From an industrial perspective, the GenAI-driven safety frameworks reviewed in this paper offer measurable benefits across manufacturing, healthcare, and logistics sectors—collectively representing over 95% of the studied applications (Section 4.2). These benefits include reduced collision rates, faster reaction times to human motion, lower impact forces meeting ISO/TS 15066 requirements, and improved accuracy in safety instruction interpretation, as quantified in Section 4.5 and Section 7.5. However, industrial adoption also requires standardized benchmarking protocols, certification frameworks for learning-enabled systems, and open multimodal datasets—challenges identified throughout Section 6.1 and Section 6.4. Without these infrastructure elements, even technically superior systems will remain laboratory demonstrations rather than certified industrial solutions. It will be important that academia, industry, and regulatory bodies work together to create open and standardized benchmarks and create guidelines to test generative safety and certify it. In the future, the area is set to experience a change towards a mode of certifiable hybrid structures, a combination of deterministic safety logic and generative foresight. To achieve transparent and auditable safety systems, further progress in model interpretability, multimodal benchmarking, and ethical governance will be required. GenAI, being a cornerstone technology in HRC, will succeed solely because we can ensure a balanced approach to creativity and control so that generative systems do not just do things but also maintain human trust, responsibility, and wellbeing. Such synthesis provides a methodological and conceptual basis towards such an end, allowing the robotics community to proceed to the next stage of safe, adaptive, and ethically responsible human–robot interactions.

Supplementary Materials

The following supporting information can be downloaded at: https://www.mdpi.com/article/10.3390/s26072079/s1, Table S1: Complete PRISMA 2020 checklist with corresponding manuscript sections. Table S2: Detailed search queries and database-specific search strategies. Table S3: Quality assessment scores of all included studies based on the defined evaluation criteria. Table S4: Complete list of the 103 studies included in the systematic review, provided as a CSV/Excel file with metadata (authors, year, venue, generative AI method, safety domain, and key contributions).

Author Contributions

A.K.: Conceptualization, methodology, systematic literature review, data curation, original draft preparation, and overall manuscript development. M.A.: Supervision, conceptual guidance, validation of the review methodology, and critical revision of the manuscript. S.M.Q.: Formal analysis, tool support, PRISMA methodology design, data synthesis, and technical review of generative AI frameworks. M.M.: Literature screening, analysis of selected studies, dataset preparation for Supplementary Materials, and contribution to results interpretation. N.A.A.: Project administration, funding acquisition, manuscript editing, and quality assurance. I.A.: Review and editing, contribution to discussion and conclusions, and support in aligning the manuscript with industrial and safety standards. All authors have read and agreed to the published version of the manuscript.

Funding

This work was supported and funded by the Deanship of Scientific Research at Imam Mohammad Ibn Saud Islamic University (IMSIU) (grant number IMSIU-DDRSP2602).

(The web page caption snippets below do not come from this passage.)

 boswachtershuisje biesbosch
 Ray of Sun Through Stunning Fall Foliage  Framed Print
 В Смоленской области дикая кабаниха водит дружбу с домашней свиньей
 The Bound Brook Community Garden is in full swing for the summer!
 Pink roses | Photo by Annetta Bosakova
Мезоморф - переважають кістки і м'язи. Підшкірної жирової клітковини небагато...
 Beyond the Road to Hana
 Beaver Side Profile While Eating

Institutional Review Board Statement

Not applicable.

Informed Consent Statement

No animal or human study involved in this research.

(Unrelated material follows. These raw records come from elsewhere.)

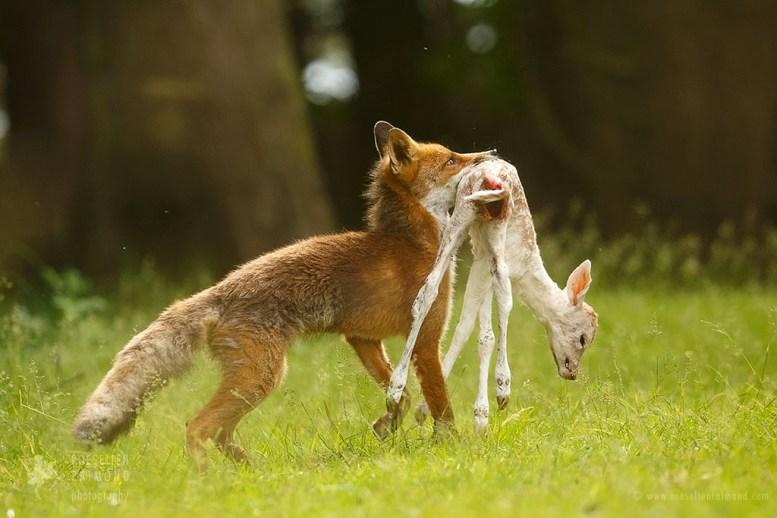 Red fox with deer prey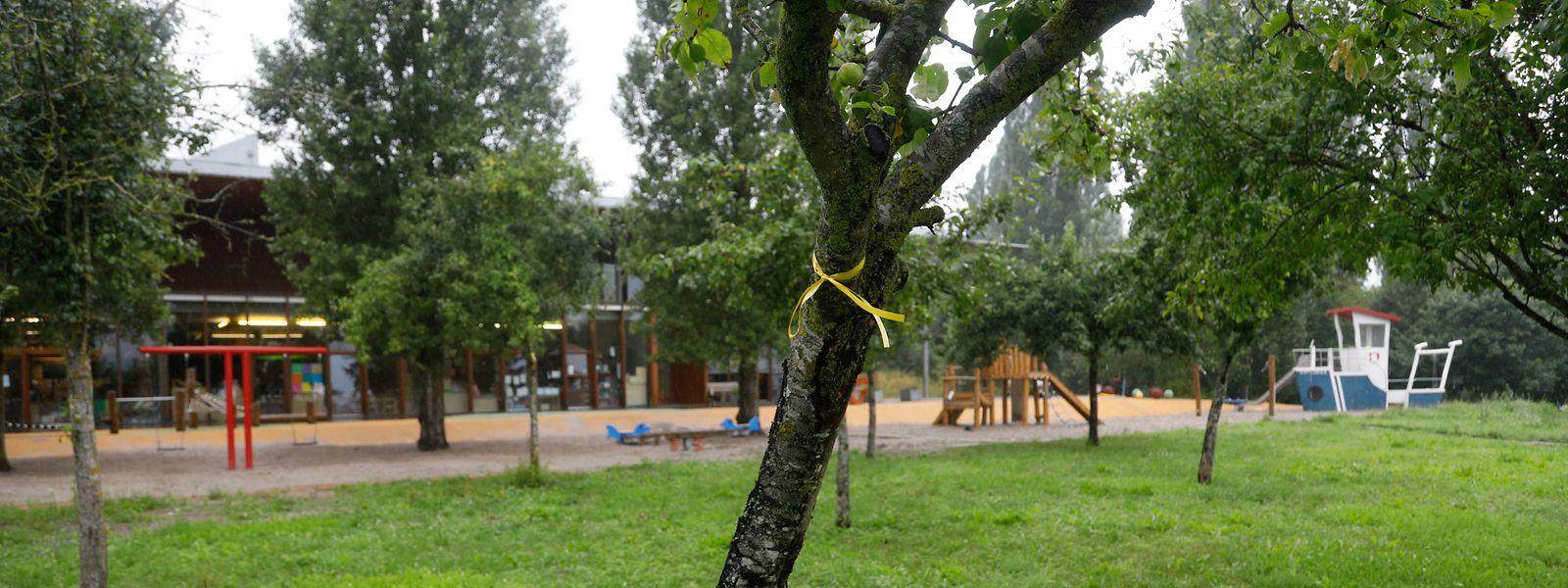 Damit Bürger besser erkennen, an welchen öffentlichen Plätzen der Mundraub erlaubt ist, markiert die Gemeinde Schengen Bäume und Sträucher mit einem gelben Bändchen.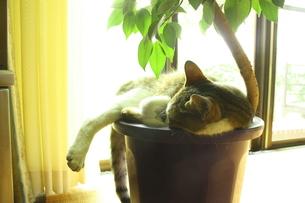 日向の植木鉢の中で眠る猫の写真素材 [FYI00280242]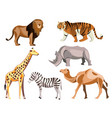 set of africa animals on white background vector image vector image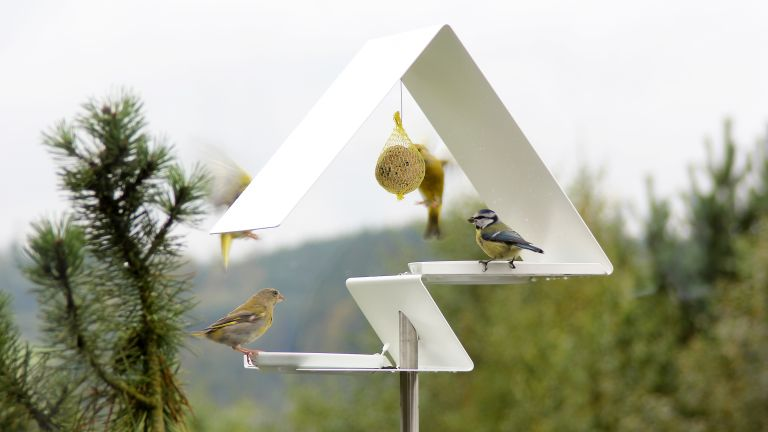The best bird feeder: contemporary bird feeder from OPOSSUM design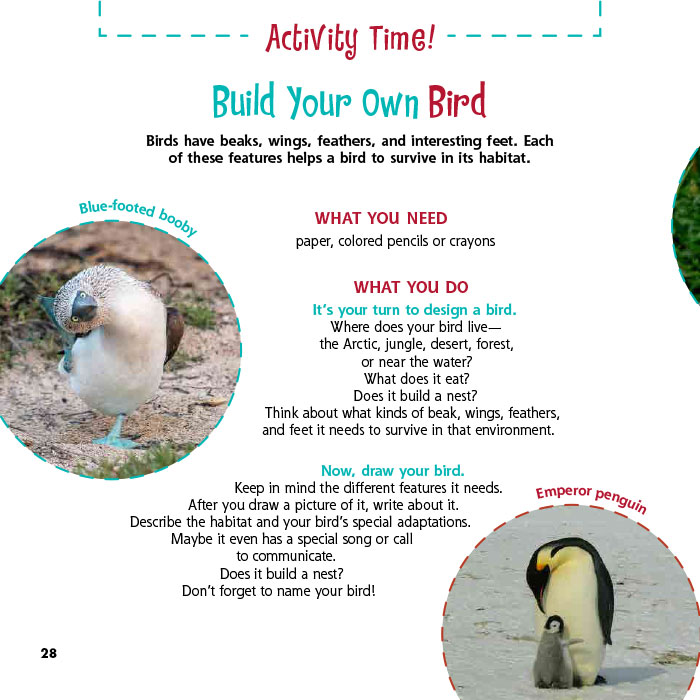Build Your Own Bird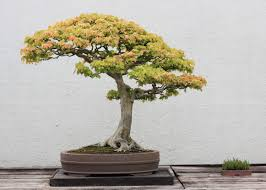bonsai tree store finding the best trees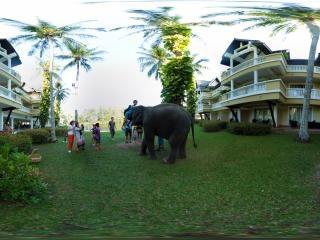 六岁的泰国象宝宝全景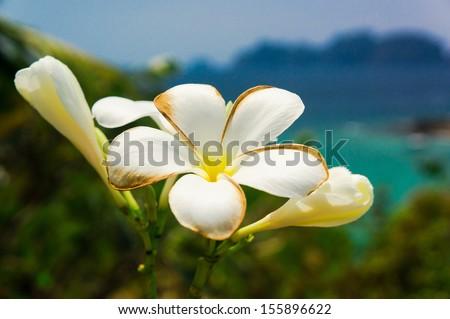 Tropical Verdure Idyllic Blossom  - stock photo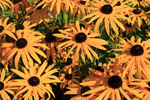 Thumbnail Orange Coneflower( Rudbeckia fulgida)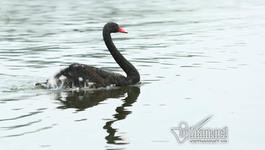 Thiên nga đen hồ Thiền Quang bị thương do trúng lưỡi câu trộm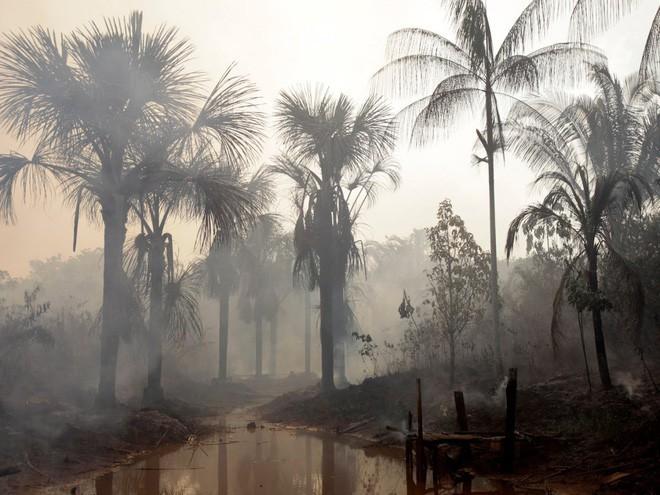 Đáng buồn thay, rừng Amazon bị ảnh hưởng rất nhiều bởi các hoạt động của con người trong những năm qua. Trong 50 năm trở lại, 17% diện tích rừng đã biến mất. Trong ảnh: Đám cháy trong rừng Amazon gần thành phố Madaquiri của Brazil.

Data Availability Statement

No new data were created or analyzed in this study.

Acknowledgments

This work was supported and funded by the Deanship of Scientific Research at Imam Mohammad Ibn Saud Islamic University (IMSIU) (grant number IMSIU-DDRSP2602). The authors gratefully acknowledge the institutional support.

Conflicts of Interest

The authors declare no conflict of interest.

Correction Statement

This article has been republished with a minor correction to the Acknowledgments. This change does not affect the scientific content of the article.

Abbreviations

The following abbreviations are used in this manuscript:

GenAI	Generative Artificial Intelligence
HRC	Human–Robot Collaboration
HRI	Human Robot Interaction
Cobot	Collaborative Robot
LLM	Large Language Models
PRISMA	Preferred Reporting Items for Systematic Reviews and Meta-Analyses
ISO/TS	International Organization for Standardization/Technical Specification
IEC	International Electrotechnical Commission
XAI	Explainable AI

Appendix A. Search Strategy and Inclusion Criteria

This appendix details how studies were identified, screened, and included in accordance with the PRISMA 2020 framework.

The systematic search was conducted across IEEE Xplore, Scopus, ACM Digital Library, and SpringerLink databases between January 2015 and June 2025.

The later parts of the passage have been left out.